Most GPs had no alert systems to remind patients of their next dose and about half cited relying on pharmacists. While persistence with denosumab in Irish patients has been found to be 57% at 2 years, it has been reported to be higher in those with a medical card [2]. Medical card holders in Ireland are entitled to medications at no cost, with reimbursement of their dispensing pharmacist by the Irish Department of Health.
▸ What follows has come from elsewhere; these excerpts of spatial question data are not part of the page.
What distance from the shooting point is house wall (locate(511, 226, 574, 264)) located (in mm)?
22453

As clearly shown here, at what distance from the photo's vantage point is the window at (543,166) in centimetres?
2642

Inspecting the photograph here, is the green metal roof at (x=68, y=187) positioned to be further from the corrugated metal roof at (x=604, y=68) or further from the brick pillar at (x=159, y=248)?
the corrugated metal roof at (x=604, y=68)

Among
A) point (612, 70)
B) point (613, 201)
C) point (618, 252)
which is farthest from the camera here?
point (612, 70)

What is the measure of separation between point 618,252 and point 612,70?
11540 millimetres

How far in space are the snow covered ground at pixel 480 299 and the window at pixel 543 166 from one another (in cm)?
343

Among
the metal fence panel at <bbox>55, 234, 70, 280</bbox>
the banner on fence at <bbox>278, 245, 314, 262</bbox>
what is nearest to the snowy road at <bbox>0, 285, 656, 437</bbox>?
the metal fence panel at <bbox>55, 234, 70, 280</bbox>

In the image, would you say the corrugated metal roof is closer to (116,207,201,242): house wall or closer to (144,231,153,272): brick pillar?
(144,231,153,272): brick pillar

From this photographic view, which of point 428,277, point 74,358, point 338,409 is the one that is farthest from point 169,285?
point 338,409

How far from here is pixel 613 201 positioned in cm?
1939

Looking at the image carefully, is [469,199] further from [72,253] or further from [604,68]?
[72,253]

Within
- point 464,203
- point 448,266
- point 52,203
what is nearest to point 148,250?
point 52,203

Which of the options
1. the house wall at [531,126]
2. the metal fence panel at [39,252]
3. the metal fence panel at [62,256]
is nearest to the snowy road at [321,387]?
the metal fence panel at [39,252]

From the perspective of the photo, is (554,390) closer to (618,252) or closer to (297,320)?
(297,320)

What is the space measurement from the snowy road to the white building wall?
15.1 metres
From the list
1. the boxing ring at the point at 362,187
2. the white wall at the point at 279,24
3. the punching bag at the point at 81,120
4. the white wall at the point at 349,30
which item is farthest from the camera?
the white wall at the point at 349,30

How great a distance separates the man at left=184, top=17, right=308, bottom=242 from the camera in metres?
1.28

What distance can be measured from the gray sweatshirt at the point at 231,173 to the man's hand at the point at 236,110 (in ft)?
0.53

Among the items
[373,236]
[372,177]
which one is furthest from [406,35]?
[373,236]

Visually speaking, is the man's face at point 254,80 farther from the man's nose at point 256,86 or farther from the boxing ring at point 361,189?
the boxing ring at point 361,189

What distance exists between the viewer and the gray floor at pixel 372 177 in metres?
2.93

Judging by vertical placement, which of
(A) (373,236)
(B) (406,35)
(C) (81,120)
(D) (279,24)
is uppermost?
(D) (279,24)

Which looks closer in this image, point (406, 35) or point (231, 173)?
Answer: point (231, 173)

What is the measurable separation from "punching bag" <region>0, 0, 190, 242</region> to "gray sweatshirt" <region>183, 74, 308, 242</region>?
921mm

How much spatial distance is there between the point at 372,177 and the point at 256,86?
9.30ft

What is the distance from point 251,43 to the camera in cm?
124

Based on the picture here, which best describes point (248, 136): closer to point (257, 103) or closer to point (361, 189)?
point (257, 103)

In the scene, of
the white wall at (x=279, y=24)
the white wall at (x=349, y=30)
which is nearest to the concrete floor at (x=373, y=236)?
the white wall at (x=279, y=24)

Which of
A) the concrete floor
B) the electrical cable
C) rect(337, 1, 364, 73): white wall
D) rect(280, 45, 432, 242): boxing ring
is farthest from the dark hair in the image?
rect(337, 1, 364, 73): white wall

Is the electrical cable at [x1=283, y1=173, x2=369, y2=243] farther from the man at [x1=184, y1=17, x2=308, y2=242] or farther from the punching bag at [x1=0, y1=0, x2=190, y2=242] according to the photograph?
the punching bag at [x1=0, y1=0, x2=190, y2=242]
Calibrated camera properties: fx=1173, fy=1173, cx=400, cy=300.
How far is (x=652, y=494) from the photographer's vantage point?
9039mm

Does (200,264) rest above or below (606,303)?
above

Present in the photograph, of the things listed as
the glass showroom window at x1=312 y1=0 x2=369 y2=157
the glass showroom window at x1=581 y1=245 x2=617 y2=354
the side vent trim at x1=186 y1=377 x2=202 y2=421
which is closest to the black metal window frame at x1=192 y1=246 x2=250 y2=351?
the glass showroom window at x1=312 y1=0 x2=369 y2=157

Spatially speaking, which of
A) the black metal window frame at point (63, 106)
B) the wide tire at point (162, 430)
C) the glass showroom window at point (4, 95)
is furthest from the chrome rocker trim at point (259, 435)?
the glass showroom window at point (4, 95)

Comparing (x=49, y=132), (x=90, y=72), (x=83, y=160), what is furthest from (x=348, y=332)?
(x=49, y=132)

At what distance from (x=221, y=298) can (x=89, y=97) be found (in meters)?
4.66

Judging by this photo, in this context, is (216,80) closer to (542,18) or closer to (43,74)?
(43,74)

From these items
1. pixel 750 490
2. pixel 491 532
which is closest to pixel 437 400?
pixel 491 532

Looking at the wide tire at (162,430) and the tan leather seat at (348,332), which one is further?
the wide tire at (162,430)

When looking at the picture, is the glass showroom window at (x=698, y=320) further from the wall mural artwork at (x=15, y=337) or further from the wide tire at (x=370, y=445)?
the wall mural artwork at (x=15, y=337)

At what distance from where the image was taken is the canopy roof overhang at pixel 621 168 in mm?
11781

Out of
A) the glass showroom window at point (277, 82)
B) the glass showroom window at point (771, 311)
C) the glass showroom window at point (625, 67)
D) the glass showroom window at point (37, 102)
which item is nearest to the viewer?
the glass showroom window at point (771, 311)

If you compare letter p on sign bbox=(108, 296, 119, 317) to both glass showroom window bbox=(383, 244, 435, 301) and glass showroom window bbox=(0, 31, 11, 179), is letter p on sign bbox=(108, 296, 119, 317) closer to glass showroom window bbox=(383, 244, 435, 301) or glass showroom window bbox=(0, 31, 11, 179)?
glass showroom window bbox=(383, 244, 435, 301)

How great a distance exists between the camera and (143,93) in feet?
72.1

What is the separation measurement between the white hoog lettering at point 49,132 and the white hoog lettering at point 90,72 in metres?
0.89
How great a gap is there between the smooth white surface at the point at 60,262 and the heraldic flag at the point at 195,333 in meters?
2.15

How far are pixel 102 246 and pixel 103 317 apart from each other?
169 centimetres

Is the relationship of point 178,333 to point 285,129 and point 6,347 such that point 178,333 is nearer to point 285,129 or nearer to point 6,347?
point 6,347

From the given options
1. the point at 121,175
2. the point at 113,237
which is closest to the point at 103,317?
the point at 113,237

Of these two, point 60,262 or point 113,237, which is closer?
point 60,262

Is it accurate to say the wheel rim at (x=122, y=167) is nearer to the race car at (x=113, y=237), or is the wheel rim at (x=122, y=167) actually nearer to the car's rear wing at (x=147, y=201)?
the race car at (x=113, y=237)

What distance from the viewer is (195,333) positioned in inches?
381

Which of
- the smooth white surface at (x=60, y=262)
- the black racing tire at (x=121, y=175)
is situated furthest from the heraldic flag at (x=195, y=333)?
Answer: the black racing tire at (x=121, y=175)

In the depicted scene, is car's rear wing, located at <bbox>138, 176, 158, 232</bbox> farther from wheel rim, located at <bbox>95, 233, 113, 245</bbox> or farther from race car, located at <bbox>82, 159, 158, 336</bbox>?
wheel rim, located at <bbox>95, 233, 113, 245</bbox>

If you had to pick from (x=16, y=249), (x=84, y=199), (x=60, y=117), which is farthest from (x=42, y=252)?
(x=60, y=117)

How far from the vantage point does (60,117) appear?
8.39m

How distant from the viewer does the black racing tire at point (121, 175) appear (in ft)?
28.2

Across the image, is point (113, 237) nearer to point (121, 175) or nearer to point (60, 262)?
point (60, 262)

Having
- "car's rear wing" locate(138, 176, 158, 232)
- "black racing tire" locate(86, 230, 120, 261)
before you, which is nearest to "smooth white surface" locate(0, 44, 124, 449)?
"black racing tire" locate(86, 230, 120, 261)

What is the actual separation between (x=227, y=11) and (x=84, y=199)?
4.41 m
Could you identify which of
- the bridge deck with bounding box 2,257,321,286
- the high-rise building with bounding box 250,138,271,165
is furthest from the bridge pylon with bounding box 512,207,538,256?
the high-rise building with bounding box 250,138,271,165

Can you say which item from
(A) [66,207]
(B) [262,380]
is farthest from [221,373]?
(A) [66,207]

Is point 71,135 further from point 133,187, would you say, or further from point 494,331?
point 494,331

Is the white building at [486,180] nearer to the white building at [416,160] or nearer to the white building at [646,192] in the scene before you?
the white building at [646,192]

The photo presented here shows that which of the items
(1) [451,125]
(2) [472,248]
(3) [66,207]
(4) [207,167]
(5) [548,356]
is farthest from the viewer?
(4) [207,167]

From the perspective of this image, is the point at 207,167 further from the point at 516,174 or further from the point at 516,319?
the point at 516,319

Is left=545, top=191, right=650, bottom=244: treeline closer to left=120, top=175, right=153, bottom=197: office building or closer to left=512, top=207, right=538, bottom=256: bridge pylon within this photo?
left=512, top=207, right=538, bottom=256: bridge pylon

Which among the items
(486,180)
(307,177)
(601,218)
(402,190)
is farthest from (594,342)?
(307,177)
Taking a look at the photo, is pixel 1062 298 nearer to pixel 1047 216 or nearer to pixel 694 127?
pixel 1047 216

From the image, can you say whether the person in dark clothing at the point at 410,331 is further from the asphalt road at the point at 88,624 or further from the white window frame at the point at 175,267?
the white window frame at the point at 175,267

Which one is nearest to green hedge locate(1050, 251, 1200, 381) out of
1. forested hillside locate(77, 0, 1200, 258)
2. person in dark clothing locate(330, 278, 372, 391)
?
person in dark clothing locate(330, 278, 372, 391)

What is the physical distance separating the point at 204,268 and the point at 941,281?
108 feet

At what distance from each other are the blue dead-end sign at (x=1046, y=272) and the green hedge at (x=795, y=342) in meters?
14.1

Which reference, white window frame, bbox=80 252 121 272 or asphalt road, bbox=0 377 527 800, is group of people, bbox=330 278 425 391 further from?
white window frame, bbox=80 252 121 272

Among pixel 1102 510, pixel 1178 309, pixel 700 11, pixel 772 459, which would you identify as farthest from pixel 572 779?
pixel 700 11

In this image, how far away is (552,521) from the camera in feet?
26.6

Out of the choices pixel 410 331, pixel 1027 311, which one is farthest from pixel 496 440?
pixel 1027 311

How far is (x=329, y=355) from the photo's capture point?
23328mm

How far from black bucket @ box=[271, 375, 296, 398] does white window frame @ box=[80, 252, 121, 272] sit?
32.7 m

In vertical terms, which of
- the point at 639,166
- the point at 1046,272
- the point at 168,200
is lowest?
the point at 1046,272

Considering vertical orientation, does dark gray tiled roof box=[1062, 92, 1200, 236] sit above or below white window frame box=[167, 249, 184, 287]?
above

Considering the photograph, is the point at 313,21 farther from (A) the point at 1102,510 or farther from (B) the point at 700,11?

Pharmacy oversight of these prescriptions might contribute to this better persistence though avoidance of an ‘out of pocket’ expense is also likely to be an important factor.

A third were not aware of the need for timely denosumab administration (no longer than 7 months after the last injection) suggesting a lack of knowledge among some GPs of current guidelines. This was also more likely in GP registrars who might be less aware of recommendations. Perhaps not surprisingly, the majority of GPs felt there was a delay in denosumab injections during COVID-19 as has been reported elsewhere [13]. Interestingly, the paradigm of drug holiday was considered by 41% if stopping denosumab despite the vast majority having concerns if there was therapy cessation. However, a significant proportion were unclear as to what to do if stopping and might refer for specialist opinion. By comparison, in a recently published Australian study, GPs expressed uncertainty about when to stop denosumab, what to do when stopping, the risk of stopping without an alternative being prescribed, or what should be prescribed if a patient had previously had problems with bisphosphonates [9].

Consistent with the above, we found that the majority of GPs had no knowledge of recent guidelines on what do if denosumab is stopped with just over one-third citing the use of an antiresorptive therapy after cessation. A previous study in Ireland found that 6% of patients who stopped denosumab were started on alternative treatments by their GP [2] while in Australia, this was reported to be less than 20% [9]. However, both studies reported on GP practices at a time when knowledge of the phenomenon of rebound bone loss on denosumab cessation was only emerging [1]. GPs felt that the commonest reason for patients wanting to stop denosumab was concern about being on treatment too long which is a similar to what as been identifed for other osteoporosis drugs [14].

We acknowledge that only 17% of GPs contacted replied to our survey which could bias the findings. However, the response rate to Irish GP surveys has been identified to be similarily low in other studies with the same methodology [15,16,17,18]. The quality or representativeness of a survey also does not necessarily correlate with its size, and a lower response rate does not necessarily make a survey less accurate [19]. Furthermore, previous research suggests that GPs with less interest in a topic may be less likely to engage in surveys [20, 21]. Therefore, this survey could potentially underestimate the knowledge gap identified.

In conclusion, we identified a knowledge gap with regard to denosumab prescribing among a sample of Irish GPs, particularly with regard to cessation of therapy and follow-up treatments. Our findings suggest that there is a need for education to increase awareness around denosumab use. It also highlghts the need for reminder or recall systems in GP practices so as to avoid rebound fractures [9].